6. Frank did not have any assessed capital loss brought forward from the 2023 year
of assessment.
REQUIRED
1 Briefly discuss, supported with calculations, the donations tax
consequences, if any, for Frank for each of the donations listed in
notes 1, 2 and 3 and indicate by when it is payable to SARS. 9
• No reference to legislation is required.

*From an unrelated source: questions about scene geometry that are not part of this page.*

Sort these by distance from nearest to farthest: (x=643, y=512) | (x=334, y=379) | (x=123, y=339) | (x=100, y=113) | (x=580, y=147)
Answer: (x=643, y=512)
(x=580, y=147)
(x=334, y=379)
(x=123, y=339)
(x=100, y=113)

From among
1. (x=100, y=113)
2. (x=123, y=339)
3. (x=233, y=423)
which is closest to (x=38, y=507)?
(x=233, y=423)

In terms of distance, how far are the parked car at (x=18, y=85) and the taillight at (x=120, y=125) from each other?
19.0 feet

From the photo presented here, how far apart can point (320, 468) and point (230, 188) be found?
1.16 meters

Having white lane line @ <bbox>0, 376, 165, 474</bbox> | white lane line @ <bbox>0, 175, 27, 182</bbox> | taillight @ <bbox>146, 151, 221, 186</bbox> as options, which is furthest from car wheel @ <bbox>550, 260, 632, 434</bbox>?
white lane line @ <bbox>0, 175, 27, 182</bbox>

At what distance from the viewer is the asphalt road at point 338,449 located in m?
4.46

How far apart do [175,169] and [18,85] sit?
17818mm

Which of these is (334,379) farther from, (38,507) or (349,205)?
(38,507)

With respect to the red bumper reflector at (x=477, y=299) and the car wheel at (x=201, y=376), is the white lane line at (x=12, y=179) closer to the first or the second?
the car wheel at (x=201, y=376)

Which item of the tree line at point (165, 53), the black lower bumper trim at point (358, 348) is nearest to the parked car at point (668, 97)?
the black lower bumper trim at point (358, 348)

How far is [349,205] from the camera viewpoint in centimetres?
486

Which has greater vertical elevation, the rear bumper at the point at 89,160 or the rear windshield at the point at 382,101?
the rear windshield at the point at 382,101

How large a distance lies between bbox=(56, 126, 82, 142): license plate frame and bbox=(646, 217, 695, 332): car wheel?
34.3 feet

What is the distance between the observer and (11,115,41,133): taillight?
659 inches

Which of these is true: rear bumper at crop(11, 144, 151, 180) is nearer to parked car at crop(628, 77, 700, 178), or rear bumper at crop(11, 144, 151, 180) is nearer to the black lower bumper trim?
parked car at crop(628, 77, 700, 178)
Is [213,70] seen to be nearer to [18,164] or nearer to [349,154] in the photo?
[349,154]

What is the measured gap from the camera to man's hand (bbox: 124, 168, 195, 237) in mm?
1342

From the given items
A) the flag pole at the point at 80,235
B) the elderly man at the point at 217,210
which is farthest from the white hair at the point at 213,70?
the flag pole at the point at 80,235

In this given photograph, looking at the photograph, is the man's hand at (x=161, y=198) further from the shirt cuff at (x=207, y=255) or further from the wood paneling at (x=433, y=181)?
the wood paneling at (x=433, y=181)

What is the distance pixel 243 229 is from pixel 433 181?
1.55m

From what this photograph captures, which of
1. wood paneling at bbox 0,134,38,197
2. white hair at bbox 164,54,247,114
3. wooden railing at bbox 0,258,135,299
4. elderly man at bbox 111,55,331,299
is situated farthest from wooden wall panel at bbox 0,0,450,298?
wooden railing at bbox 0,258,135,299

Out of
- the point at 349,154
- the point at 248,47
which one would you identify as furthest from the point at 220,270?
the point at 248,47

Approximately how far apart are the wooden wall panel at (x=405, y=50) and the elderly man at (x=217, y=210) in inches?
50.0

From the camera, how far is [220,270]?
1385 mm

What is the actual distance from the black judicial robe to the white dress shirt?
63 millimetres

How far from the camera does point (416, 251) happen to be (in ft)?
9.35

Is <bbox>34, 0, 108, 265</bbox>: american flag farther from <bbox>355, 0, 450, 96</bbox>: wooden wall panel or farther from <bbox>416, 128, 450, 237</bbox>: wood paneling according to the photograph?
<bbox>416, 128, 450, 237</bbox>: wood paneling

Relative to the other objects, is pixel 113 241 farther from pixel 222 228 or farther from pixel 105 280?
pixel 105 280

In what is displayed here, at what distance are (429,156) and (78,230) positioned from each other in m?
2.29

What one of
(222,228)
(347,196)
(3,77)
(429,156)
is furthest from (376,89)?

2 With regard to note 4, explain to Frank why he paid VAT on the
purchase of his residence in 2008 and not transfer duty and also
explain why he was not able to claim the VAT amount back from
SARS. 3
3 With regard to note 4, the disposal of the residence, calculate
the capital gain/loss which should be added to the sum of Frank’s
other gains and losses. 7
• Show consideration where necessary.
• Only provide reasons with legislation references for nil effects
and any specific exclusions applicable.
4 With regard to note 1 to 6, calculate the taxable capital gain
to be included in the taxable income of Frank Kluge for his 2024
year of assessment. 9
• Assume the capital gain (after possible exclusions) from the
disposal of the residence in required 3 is R648 700.
• Only provide legislation references for nil effects.